Beast Mastery has a fairly simple rotation as well. They only use 3-4 buttons, depending on build: Kill Command, Cobra Shot, Barbed Shot, and if taken, Chimera Shot (which has fallen out of favor over the last tier or so). In BfA at least, BM largely doesn’t have to pay attention to focus, and they cast Barbed Shot exclusively for the buff, not for the focus restoration effect. Their only real complexity is ensuring Kill Command is cast on cooldown, and aiming to cast Barbed Shot as close to it expiring as possible, to give the highest uptime on the buff at 3 stacks as they can. The dominant build, Dance of Death, makes this much easier, however, by substantially increases the chance of regaining a Barbed Shot charge on an auto-shot crit (combined with stacking a boatload of crit chance).
On the other end, Affliction with 8 rotational buttons in the dominant single target build: Agony, Corruption, Siphon Life, Unstable Affliction, Shadow Bolt, Haunt, Phantom Singularity, and Deathbolt. However, their rotation is honestly rather boring, as it can easily be described as “refresh all of your DoTs if they are below 30% duration remaining, use Haunt, Phantom Singularity, and Deathbolt on cooldown, and spam Shadow Bolt if you have nothing better to do”. The only real depth to it is refreshing your DoTs and dumping shards into UAs every 30s for Deathbolt, and otherwise aiming for high UA uptime due to its 10% damage bonus while active. Most warlocks I know kinda hate Aff’s rotation, though fortunately it sounds like it’s changing pretty considerably in Shadowlands.

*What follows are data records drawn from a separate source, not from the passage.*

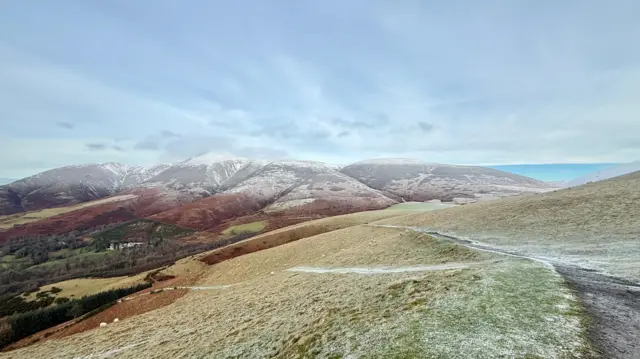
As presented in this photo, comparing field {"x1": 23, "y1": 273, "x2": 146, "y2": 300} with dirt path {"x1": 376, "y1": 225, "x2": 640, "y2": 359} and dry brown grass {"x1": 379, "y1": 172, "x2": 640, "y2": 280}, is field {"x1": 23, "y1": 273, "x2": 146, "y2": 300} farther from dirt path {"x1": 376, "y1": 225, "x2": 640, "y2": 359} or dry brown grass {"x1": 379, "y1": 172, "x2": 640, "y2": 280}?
dirt path {"x1": 376, "y1": 225, "x2": 640, "y2": 359}

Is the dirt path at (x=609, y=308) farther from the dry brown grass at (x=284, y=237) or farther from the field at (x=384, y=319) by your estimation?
the dry brown grass at (x=284, y=237)

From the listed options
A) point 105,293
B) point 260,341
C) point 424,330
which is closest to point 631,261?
point 424,330

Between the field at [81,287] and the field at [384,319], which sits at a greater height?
the field at [384,319]

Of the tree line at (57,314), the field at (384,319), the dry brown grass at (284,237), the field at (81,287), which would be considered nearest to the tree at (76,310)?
the tree line at (57,314)

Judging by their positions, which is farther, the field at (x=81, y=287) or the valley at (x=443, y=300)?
the field at (x=81, y=287)

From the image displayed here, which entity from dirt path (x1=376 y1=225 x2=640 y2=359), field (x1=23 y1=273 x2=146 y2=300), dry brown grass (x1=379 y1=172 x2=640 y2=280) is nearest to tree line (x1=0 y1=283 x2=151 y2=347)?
field (x1=23 y1=273 x2=146 y2=300)

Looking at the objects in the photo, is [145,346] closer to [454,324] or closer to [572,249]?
[454,324]
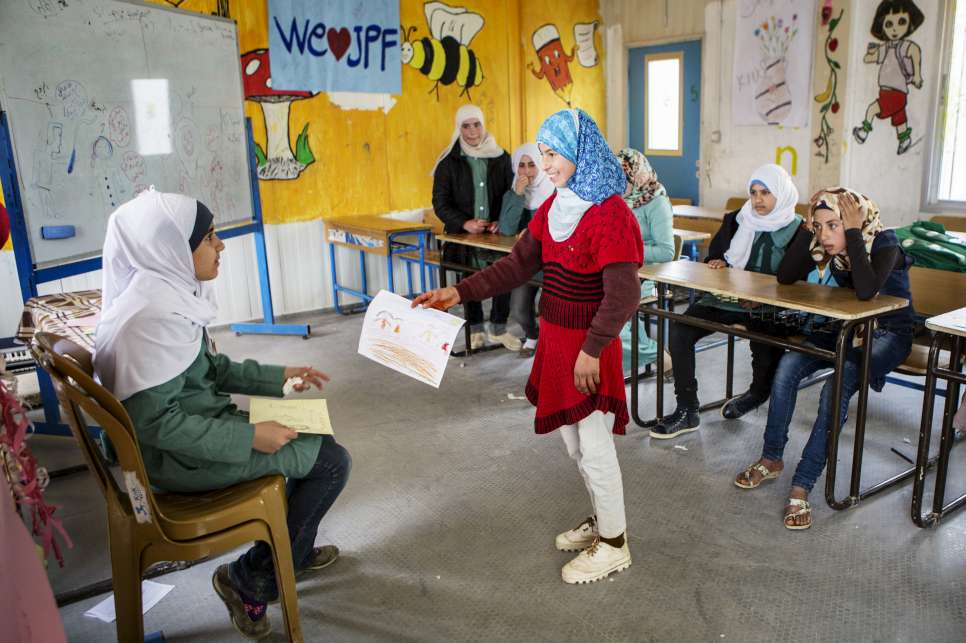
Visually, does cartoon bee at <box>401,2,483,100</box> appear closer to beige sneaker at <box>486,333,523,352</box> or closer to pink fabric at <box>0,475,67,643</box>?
beige sneaker at <box>486,333,523,352</box>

Feral has only 5 rotational buttons (Shred, Rake, Rip, Ferocious Bite, Tiger’s Fury), same as us, but their rotation arguably has some of the most complexity to it due to the snapshoting mechanic on Tiger’s Fury’s damage buff (bleeds applied while it is active retain the damage bonus for the duration of the bleed, unlike nearly every other damage buff in the game). Add in complexity-increasing effects like the Blood Talons talent (requiring them to weave in Regrowth casts at specific times to buff their damage further) and Wild Fleshrending (adding Thrash to the primary rotation), and theirs is a highly complex DPS rotation, despite the number of buttons.

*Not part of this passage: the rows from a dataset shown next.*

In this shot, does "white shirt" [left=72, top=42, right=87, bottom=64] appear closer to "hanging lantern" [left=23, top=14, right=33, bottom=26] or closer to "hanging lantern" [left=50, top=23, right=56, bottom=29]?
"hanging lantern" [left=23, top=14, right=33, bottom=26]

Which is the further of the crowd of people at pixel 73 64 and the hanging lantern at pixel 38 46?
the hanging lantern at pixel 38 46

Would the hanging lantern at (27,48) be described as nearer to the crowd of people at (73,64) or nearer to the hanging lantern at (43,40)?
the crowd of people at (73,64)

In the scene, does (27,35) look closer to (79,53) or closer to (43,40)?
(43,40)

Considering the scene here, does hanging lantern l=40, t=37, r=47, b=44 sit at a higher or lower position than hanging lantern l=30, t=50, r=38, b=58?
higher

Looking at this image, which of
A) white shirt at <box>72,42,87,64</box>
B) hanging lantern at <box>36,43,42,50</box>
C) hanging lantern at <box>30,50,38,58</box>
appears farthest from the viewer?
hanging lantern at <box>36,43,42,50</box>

Anyway, longwinded way to say, number of buttons isn’t really a good indicator of rotational complexity. Affliction has more than Feral, but Feral is wildly more complex. Arcane has fewer than Havoc or BM, but Arcane is rather more complex than either.
If anything, they’re likely to continue dumbing it down. They did just announce official support for console controllers, after all, and you can’t have too many rotational buttons if you’re going to be able to do them on controllers.